第6話 たのしそうで、なにより
「じゃ、梶本さんは背景の森の製作のほうをおねがいね」
「ああ、うん」
今日のホームルームはいつになく騒がしい。いつもは教室の隅っこで、隠れて生活するみたいにしている私や結衣も、みんなの会話の輪に呼ばれて、何かしらの役割を与えられるのを待っていた。
「結衣は何って言われたの?」
「ん?私はドア作って欲しいってさ。でも意外と簡単らしいから、終わったらそっち手伝うよ」
ありがと。
私がお礼を言うと、じゃっと短い挨拶をして、結衣はドア担当に割り当てられた小道具係のメンバーの子達の方へと駆けて行った。わたしも行かなくちゃ。
「梶本さんのおうちって、あのコンビニのある交差点の向かいとこだよね。この前妹ちゃん?ぽい子と一緒にいるの見たよ」
「え、そうなの?あのお庭付きのお屋敷みたいなところだよね?」
背景を担当する子達の集まりに行くと、開口一番にそう話しかけられた。彼女たちの言うことに間違いはないけれど、お屋敷というのは言い過ぎだ。確かに広くはあるけれど、がらんどうのお部屋ばかりで、見慣れてしまった今、それは面白くもなんともなかった。

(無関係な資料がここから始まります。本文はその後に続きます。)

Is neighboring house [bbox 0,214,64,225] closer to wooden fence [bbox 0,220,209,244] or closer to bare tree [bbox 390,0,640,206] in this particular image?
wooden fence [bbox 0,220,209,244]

「お屋敷は言い過ぎだよ。あ、でも庭は結構もりもりしてて、背景の参考になるかも」
「ほんと?たすかるー」
話しかけてくれた子が歓喜の声を上げて、他の子達も彼女の意見に大いに賛同する。小規模な木々の集合体のことを、ついもりもりしてるとか見栄を張ってしまったことを、少し後悔した。でも、町の中央ほど栄えてはいないけれど、別段田舎らしい風情もないこの辺りで、森っぽいところと言ったら、案外家の庭が一番それらしいのかもしれない。そう思い直した。
「どうですか?順調そう?」
ぱたぱたと私たちの集まってるいるところに、羽畑さんが一人、駆け寄ってきて加わった。蒸してしまうからだろうか、今日は長い黒髪をひとまとめにして、高い位置で留めている。私は髪はやっと顎に届くかどうかくらいまでで短くしているから、髪の長い子の苦労はよく分からない。
「順調!順調!なんていったって、美術部の梶本さんがいるんだから、百人力だよ!」
女の子が一人、私のことを針小棒大に、そんな風に語ってみせた。どう考えても、美術部という肩書を妄信しすぎだ。絵の下手な美術部員だって当然いるし、私も、自分よりも上手い人に何人も心当たりがある。
「ああ、そうだった!梶本さん、絵上手だもんね。また今度、新しいの書けたら放課後に見せてよ」
「うん、それはもうぜひ」
「おーい、ちよ!ちょっとこっち来て!」
「あ、ごめん。呼ばれちゃったから行くね。頑張って!」
ただでさえ人気者な上に、梶本さんはクラスの文化祭実行委員長に選ばれてしまった。だから、最近はずっと忙しそうにしていて、放課後に遊んだりする機会はうんと減った。こういう風にして学校でお喋りするのはとても貴重なことだったのに、ろくな話もできないままに終えてしまったことが悔やまれる。
どうしようか?みんな次の休みは集まれそう?
精力的に相談を始める彼女たちの会話に加わるのもそこそこに、いつも一緒の子達と楽しそうに笑う羽畑さんをただ見ていた。